__EXERCISE AIM__. The records below must be duplicated exactly, character for character.

%%

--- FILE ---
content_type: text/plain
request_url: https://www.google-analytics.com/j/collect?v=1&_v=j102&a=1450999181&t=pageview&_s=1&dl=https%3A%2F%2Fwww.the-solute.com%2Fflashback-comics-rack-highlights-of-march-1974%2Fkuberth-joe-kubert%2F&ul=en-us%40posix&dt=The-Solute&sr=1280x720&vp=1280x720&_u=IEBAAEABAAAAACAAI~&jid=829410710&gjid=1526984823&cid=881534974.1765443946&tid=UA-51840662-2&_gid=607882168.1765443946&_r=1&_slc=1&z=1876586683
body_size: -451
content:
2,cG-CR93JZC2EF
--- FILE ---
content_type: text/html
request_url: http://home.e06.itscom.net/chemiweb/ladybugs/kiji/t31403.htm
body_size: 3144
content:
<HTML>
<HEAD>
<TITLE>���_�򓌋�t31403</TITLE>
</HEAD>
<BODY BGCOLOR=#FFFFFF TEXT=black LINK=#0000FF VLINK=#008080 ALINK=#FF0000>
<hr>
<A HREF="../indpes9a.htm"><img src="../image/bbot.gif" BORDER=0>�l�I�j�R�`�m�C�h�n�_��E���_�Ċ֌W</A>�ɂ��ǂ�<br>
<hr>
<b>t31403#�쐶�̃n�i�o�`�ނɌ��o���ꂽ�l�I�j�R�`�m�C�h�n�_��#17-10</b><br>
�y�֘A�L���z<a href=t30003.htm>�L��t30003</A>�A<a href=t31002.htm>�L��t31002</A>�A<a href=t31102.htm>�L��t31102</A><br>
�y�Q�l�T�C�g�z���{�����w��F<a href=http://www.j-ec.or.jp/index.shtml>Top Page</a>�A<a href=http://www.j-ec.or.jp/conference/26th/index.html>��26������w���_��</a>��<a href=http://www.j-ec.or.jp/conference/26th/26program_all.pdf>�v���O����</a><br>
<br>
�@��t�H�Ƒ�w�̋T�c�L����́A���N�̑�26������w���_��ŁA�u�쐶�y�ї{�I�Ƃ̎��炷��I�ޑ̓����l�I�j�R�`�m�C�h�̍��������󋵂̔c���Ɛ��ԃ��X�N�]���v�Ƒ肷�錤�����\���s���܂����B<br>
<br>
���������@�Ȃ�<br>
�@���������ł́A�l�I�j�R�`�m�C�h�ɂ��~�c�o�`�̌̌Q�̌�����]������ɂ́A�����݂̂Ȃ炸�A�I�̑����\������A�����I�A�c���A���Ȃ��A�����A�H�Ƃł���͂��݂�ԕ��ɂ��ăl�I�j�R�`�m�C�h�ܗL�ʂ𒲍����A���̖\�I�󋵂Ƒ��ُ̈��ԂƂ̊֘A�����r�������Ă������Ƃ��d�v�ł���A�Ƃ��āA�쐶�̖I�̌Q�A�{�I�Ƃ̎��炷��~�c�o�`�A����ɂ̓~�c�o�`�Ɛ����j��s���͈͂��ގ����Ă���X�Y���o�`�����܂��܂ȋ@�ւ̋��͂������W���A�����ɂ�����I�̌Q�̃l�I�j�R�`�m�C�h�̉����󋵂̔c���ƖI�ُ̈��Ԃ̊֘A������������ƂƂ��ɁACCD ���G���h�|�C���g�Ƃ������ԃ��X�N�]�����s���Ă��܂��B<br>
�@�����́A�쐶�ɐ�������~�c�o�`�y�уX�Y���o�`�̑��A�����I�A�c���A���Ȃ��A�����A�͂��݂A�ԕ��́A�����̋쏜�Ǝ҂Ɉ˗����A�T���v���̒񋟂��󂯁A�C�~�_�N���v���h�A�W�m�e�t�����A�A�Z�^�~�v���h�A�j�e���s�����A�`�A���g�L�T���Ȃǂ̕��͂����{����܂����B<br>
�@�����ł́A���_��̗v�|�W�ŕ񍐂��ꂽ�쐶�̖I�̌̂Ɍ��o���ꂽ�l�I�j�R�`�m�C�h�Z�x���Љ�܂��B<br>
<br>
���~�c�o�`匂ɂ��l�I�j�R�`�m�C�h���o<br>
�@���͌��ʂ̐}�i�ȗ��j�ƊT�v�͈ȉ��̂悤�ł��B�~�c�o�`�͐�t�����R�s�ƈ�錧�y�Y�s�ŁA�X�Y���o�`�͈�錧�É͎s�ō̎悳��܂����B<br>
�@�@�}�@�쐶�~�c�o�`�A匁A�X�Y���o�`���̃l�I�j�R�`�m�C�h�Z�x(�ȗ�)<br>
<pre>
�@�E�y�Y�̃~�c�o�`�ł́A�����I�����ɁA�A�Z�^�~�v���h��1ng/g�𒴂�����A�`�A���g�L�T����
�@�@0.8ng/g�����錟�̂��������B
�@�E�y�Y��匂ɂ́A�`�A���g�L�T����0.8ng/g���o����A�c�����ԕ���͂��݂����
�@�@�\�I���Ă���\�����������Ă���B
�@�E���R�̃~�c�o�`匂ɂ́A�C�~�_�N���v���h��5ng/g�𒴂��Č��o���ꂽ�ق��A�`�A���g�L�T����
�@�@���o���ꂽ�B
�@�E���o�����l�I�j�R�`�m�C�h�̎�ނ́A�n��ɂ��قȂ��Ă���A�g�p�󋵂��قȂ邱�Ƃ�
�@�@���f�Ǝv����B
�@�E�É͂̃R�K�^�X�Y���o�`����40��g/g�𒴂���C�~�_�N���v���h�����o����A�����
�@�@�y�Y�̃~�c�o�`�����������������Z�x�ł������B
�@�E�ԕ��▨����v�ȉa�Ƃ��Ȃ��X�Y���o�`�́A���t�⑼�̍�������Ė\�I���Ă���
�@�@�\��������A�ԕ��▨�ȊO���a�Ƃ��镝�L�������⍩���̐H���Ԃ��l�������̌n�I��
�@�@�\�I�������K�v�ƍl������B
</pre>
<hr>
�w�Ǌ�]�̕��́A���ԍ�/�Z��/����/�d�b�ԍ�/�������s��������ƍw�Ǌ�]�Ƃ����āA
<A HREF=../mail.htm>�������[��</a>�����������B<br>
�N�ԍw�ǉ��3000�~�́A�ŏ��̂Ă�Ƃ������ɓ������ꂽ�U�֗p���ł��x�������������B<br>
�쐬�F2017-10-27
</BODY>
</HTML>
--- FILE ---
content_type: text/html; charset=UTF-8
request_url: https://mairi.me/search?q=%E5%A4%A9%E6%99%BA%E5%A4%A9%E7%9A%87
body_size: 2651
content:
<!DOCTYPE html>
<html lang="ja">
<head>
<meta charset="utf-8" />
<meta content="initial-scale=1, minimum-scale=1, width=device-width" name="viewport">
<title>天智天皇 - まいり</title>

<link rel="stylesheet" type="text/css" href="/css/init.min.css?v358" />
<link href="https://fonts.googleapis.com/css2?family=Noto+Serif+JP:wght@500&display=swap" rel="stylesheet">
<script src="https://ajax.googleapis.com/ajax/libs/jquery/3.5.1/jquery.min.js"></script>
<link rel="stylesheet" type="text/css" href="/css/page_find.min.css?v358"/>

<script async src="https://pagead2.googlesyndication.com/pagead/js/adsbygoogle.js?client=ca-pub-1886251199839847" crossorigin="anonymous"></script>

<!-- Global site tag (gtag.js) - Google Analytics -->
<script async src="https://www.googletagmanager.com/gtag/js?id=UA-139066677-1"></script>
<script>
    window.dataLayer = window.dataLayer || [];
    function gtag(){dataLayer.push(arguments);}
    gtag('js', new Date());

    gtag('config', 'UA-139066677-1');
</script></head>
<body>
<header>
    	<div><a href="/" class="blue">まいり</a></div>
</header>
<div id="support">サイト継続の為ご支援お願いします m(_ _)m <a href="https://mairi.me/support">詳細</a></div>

%%

__OUTPUT FOR THIS TASK__.
--- FILE ---
content_type: text/plain
request_url: https://www.google-analytics.com/j/collect?v=1&_v=j102&a=1450999181&t=pageview&_s=1&dl=https%3A%2F%2Fwww.the-solute.com%2Fflashback-comics-rack-highlights-of-march-1974%2Fkuberth-joe-kubert%2F&ul=en-us%40posix&dt=The-Solute&sr=1280x720&vp=1280x720&_u=IEBAAEABAAAAACAAI~&jid=829410710&gjid=1526984823&cid=881534974.1765443946&tid=UA-51840662-2&_gid=607882168.1765443946&_r=1&_slc=1&z=1876586683
body_size: -451
content:
2,cG-CR93JZC2EF
--- FILE ---
content_type: text/html
request_url: http://home.e06.itscom.net/chemiweb/ladybugs/kiji/t31403.htm
body_size: 3144
content:
<HTML>
<HEAD>
<TITLE>���_�򓌋�t31403</TITLE>
</HEAD>
<BODY BGCOLOR=#FFFFFF TEXT=black LINK=#0000FF VLINK=#008080 ALINK=#FF0000>
<hr>
<A HREF="../indpes9a.htm"><img src="../image/bbot.gif" BORDER=0>�l�I�j�R�`�m�C�h�n�_��E���_�Ċ֌W</A>�ɂ��ǂ�<br>
<hr>
<b>t31403#�쐶�̃n�i�o�`�ނɌ��o���ꂽ�l�I�j�R�`�m�C�h�n�_��#17-10</b><br>
�y�֘A�L���z<a href=t30003.htm>�L��t30003</A>�A<a href=t31002.htm>�L��t31002</A>�A<a href=t31102.htm>�L��t31102</A><br>
�y�Q�l�T�C�g�z���{�����w��F<a href=http://www.j-ec.or.jp/index.shtml>Top Page</a>�A<a href=http://www.j-ec.or.jp/conference/26th/index.html>��26������w���_��</a>��<a href=http://www.j-ec.or.jp/conference/26th/26program_all.pdf>�v���O����</a><br>
<br>
�@��t�H�Ƒ�w�̋T�c�L����́A���N�̑�26������w���_��ŁA�u�쐶�y�ї{�I�Ƃ̎��炷��I�ޑ̓����l�I�j�R�`�m�C�h�̍��������󋵂̔c���Ɛ��ԃ��X�N�]���v�Ƒ肷�錤�����\���s���܂����B<br>
<br>
���������@�Ȃ�<br>
�@���������ł́A�l�I�j�R�`�m�C�h�ɂ��~�c�o�`�̌̌Q�̌�����]������ɂ́A�����݂̂Ȃ炸�A�I�̑����\������A�����I�A�c���A���Ȃ��A�����A�H�Ƃł���͂��݂�ԕ��ɂ��ăl�I�j�R�`�m�C�h�ܗL�ʂ𒲍����A���̖\�I�󋵂Ƒ��ُ̈��ԂƂ̊֘A�����r�������Ă������Ƃ��d�v�ł���A�Ƃ��āA�쐶�̖I�̌Q�A�{�I�Ƃ̎��炷��~�c�o�`�A����ɂ̓~�c�o�`�Ɛ����j��s���͈͂��ގ����Ă���X�Y���o�`�����܂��܂ȋ@�ւ̋��͂������W���A�����ɂ�����I�̌Q�̃l�I�j�R�`�m�C�h�̉����󋵂̔c���ƖI�ُ̈��Ԃ̊֘A������������ƂƂ��ɁACCD ���G���h�|�C���g�Ƃ������ԃ��X�N�]�����s���Ă��܂��B<br>
�@�����́A�쐶�ɐ�������~�c�o�`�y�уX�Y���o�`�̑��A�����I�A�c���A���Ȃ��A�����A�͂��݂A�ԕ��́A�����̋쏜�Ǝ҂Ɉ˗����A�T���v���̒񋟂��󂯁A�C�~�_�N���v���h�A�W�m�e�t�����A�A�Z�^�~�v���h�A�j�e���s�����A�`�A���g�L�T���Ȃǂ̕��͂����{����܂����B<br>
�@�����ł́A���_��̗v�|�W�ŕ񍐂��ꂽ�쐶�̖I�̌̂Ɍ��o���ꂽ�l�I�j�R�`�m�C�h�Z�x���Љ�܂��B<br>
<br>
���~�c�o�`匂ɂ��l�I�j�R�`�m�C�h���o<br>
�@���͌��ʂ̐}�i�ȗ��j�ƊT�v�͈ȉ��̂悤�ł��B�~�c�o�`�͐�t�����R�s�ƈ�錧�y�Y�s�ŁA�X�Y���o�`�͈�錧�É͎s�ō̎悳��܂����B<br>
�@�@�}�@�쐶�~�c�o�`�A匁A�X�Y���o�`���̃l�I�j�R�`�m�C�h�Z�x(�ȗ�)<br>
<pre>
�@�E�y�Y�̃~�c�o�`�ł́A�����I�����ɁA�A�Z�^�~�v���h��1ng/g�𒴂�����A�`�A���g�L�T����
�@�@0.8ng/g�����錟�̂��������B
�@�E�y�Y��匂ɂ́A�`�A���g�L�T����0.8ng/g���o����A�c�����ԕ���͂��݂����
�@�@�\�I���Ă���\�����������Ă���B
�@�E���R�̃~�c�o�`匂ɂ́A�C�~�_�N���v���h��5ng/g�𒴂��Č��o���ꂽ�ق��A�`�A���g�L�T����
�@�@���o���ꂽ�B
�@�E���o�����l�I�j�R�`�m�C�h�̎�ނ́A�n��ɂ��قȂ��Ă���A�g�p�󋵂��قȂ邱�Ƃ�
�@�@���f�Ǝv����B
�@�E�É͂̃R�K�^�X�Y���o�`����40��g/g�𒴂���C�~�_�N���v���h�����o����A�����
�@�@�y�Y�̃~�c�o�`�����������������Z�x�ł������B
�@�E�ԕ��▨����v�ȉa�Ƃ��Ȃ��X�Y���o�`�́A���t�⑼�̍�������Ė\�I���Ă���
�@�@�\��������A�ԕ��▨�ȊO���a�Ƃ��镝�L�������⍩���̐H���Ԃ��l�������̌n�I��
�@�@�\�I�������K�v�ƍl������B
</pre>
<hr>
�w�Ǌ�]�̕��́A���ԍ�/�Z��/����/�d�b�ԍ�/�������s��������ƍw�Ǌ�]�Ƃ����āA
<A HREF=../mail.htm>�������[��</a>�����������B<br>
�N�ԍw�ǉ��3000�~�́A�ŏ��̂Ă�Ƃ������ɓ������ꂽ�U�֗p���ł��x�������������B<br>
�쐬�F2017-10-27
</BODY>
</HTML>
--- FILE ---
content_type: text/html; charset=UTF-8
request_url: https://mairi.me/search?q=%E5%A4%A9%E6%99%BA%E5%A4%A9%E7%9A%87
body_size: 2651
content:
<!DOCTYPE html>
<html lang="ja">
<head>
<meta charset="utf-8" />
<meta content="initial-scale=1, minimum-scale=1, width=device-width" name="viewport">
<title>天智天皇 - まいり</title>

<link rel="stylesheet" type="text/css" href="/css/init.min.css?v358" />
<link href="https://fonts.googleapis.com/css2?family=Noto+Serif+JP:wght@500&display=swap" rel="stylesheet">
<script src="https://ajax.googleapis.com/ajax/libs/jquery/3.5.1/jquery.min.js"></script>
<link rel="stylesheet" type="text/css" href="/css/page_find.min.css?v358"/>

<script async src="https://pagead2.googlesyndication.com/pagead/js/adsbygoogle.js?client=ca-pub-1886251199839847" crossorigin="anonymous"></script>

<!-- Global site tag (gtag.js) - Google Analytics -->
<script async src="https://www.googletagmanager.com/gtag/js?id=UA-139066677-1"></script>
<script>
    window.dataLayer = window.dataLayer || [];
    function gtag(){dataLayer.push(arguments);}
    gtag('js', new Date());

    gtag('config', 'UA-139066677-1');
</script></head>
<body>
<header>
    	<div><a href="/" class="blue">まいり</a></div>
</header>
<div id="support">サイト継続の為ご支援お願いします m(_ _)m <a href="https://mairi.me/support">詳細</a></div>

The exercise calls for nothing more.